La télé comme refuge
Avec le printemps vient forcément le beau temps. Les manteaux lourds retournent se cacher pour les saisons plus chaudes et le soleil se pointe le bout du nez un peu plus tôt le matin et un brin plus tard le soir.
La vie recommence et l’envie de sortir de la maison renaît.
Sauf que même au printemps, avec l’appel de l’extérieur, parfois l’envie nous prend de laisser les rideaux fermés afin d’investir son week-end à revoir une série que l’on chérit particulièrement. Vous connaissez sans doute le cliché : de la crème glacée à même le pot, une petite laine et des heures de télé.
Bref, la télé devient un refuge quand le monde extérieur nous tente moins. Beau temps, mauvais temps.
Comme beaucoup de gens, j’ai des séries que je réécoute souvent, trop souvent peut-être. Au lieu d’investir mon temps aux nouvelles découvertes et à l’ouverture de mes horizons, je préfère souvent revivre ce que je connais déjà, revoir ce que j’ai aimé, ressentir les mêmes ivresses.

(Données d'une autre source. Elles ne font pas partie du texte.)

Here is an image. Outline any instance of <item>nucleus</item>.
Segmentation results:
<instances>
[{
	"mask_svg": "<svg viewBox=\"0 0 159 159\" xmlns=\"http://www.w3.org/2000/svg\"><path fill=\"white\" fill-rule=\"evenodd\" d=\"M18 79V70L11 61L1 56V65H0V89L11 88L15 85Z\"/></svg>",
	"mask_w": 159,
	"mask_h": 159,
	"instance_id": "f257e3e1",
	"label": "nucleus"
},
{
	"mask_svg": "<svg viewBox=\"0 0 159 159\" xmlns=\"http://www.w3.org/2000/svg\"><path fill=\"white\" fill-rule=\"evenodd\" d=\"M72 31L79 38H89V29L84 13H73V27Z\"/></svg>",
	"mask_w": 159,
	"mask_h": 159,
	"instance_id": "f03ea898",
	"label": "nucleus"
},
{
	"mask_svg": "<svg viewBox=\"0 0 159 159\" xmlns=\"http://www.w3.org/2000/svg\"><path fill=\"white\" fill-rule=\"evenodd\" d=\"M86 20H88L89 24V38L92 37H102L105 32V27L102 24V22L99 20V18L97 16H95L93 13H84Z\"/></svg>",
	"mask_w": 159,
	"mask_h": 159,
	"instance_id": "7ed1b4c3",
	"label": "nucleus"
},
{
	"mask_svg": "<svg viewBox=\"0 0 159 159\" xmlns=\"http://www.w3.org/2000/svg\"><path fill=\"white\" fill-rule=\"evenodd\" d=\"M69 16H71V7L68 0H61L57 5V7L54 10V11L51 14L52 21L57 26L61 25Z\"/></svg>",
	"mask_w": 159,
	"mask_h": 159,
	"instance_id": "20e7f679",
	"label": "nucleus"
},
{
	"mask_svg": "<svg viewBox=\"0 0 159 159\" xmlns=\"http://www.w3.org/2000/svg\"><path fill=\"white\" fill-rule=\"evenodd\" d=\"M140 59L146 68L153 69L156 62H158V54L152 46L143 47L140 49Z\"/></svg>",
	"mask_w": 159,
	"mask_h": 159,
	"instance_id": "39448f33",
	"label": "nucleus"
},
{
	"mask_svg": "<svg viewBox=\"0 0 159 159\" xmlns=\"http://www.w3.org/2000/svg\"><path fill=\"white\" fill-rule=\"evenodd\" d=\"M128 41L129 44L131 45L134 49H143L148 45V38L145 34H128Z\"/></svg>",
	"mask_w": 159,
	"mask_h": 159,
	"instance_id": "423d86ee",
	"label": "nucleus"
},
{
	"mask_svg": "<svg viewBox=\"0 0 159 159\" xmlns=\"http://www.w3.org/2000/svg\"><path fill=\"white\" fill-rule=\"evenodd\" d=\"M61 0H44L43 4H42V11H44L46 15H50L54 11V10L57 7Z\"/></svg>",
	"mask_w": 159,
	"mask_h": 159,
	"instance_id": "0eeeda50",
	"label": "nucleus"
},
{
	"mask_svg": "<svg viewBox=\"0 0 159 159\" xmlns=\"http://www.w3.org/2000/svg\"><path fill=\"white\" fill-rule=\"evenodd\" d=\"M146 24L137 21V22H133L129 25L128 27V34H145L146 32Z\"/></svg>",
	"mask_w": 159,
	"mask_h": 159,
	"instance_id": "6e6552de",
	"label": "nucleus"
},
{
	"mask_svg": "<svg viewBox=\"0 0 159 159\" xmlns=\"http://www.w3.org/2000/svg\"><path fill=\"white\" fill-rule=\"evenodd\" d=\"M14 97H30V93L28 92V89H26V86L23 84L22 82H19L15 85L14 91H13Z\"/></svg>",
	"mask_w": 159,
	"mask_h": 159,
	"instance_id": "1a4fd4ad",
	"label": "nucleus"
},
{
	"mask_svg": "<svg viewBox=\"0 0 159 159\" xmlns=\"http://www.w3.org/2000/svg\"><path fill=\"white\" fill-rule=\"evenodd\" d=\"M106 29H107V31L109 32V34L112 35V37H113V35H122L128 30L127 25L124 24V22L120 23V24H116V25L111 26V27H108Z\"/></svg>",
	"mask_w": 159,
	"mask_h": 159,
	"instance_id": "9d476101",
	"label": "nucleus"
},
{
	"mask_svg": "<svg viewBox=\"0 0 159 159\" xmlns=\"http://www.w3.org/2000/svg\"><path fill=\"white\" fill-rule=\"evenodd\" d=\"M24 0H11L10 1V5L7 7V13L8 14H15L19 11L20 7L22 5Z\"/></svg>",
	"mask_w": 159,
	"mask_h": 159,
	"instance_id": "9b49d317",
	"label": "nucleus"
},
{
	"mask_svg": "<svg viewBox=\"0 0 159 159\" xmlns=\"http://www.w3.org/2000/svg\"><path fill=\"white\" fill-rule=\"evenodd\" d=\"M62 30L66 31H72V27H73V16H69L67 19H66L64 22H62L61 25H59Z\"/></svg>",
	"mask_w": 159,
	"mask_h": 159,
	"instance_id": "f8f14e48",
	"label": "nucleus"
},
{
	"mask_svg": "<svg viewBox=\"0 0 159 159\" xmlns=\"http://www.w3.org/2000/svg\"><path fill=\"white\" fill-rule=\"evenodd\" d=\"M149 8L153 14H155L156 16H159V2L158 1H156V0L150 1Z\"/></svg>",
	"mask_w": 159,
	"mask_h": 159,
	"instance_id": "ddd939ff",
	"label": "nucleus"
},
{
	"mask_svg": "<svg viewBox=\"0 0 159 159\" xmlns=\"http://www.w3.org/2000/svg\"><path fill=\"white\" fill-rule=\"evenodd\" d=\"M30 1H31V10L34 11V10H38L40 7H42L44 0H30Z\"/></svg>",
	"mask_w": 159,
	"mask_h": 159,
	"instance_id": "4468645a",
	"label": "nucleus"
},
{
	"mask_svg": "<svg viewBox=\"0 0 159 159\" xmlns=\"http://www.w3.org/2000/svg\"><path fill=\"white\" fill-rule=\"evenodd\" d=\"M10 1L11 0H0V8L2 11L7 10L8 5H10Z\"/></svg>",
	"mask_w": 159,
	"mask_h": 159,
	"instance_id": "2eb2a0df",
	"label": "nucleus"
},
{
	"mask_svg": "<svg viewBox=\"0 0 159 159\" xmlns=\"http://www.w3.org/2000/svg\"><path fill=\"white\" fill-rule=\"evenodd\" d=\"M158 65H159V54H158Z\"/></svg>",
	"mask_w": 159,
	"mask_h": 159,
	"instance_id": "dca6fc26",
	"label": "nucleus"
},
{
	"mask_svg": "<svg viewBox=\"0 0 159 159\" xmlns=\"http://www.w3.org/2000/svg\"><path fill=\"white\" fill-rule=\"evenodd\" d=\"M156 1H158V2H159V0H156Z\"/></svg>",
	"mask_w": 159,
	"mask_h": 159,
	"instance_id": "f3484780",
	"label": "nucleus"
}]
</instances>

L’homme est une créature d’habitude.
Pour vous inspirer, peut-être, ou simplement pour le plaisir de partager, je vous offre trois de mes choix quand l’envie de tamiser les lumières me prend un samedi après-midi.
Minuit, le soir (2005 à 2007, 3 saisons)
Possiblement la seule « série de gars » qui m’interpelle vraiment, loin des stéréotypes de l’éternel adolescent traitant la femme comme un bout de viande sur deux pattes.
La proposition de Podz est un hymne à l’amitié sensible, posé et troublant. Des hommes tout en nuances, d’une rareté rafraîchissante en télé. C’est triste et ça fait rire, souvent dans la même scène. Difficile de mieux représenter la vie qui ne choisit pas d’être drôle ou triste avant de défiler devant nos yeux.
Buffy the Vampire Slayer (1997 à 2003, 7 saisons)
J’ai peut-être amorcé ma trentaine cette année, mais devant Buffy et l’univers de Josh Whedon, j’ai 15 ans et ça me plait.
Dans le genre « Monsters of the week », on fait difficilement mieux que Buffy qui s’est grandement amélioré au fil des saisons, contrairement à plusieurs séries qui s’essoufflent après la proposition initiale (Heroes étant l’archétype d’une excellente première saison suivie d’une désolante suite).
The Office (2001 à 2003, 2 saisons et 2 épisodes spéciaux)
Rien contre la version américaine avec Steve Carrell, mais il n’y a que Ricky Gervais dans mon coeur.
Je connais les 14 épisodes de la série par coeur et, malgré tout, dès que j’en écoute un je ressens l’urgence de visionner tous les autres. Pince sans rire et d’une justesse désarmante, The Office est une belle porte d’entrée vers la télévision britannique qui, grâce à Netflix, trouve de plus en plus d’adeptes loin du vieux continent. Des séries comme Luther er Sherlock ont un succès qui n’aurait pas existé avant l’avènement de la télévision sur demande.
Je vous présente trois choix, mais il y en a tellement plus.
Et vous, est-ce que la télé vous réconforte?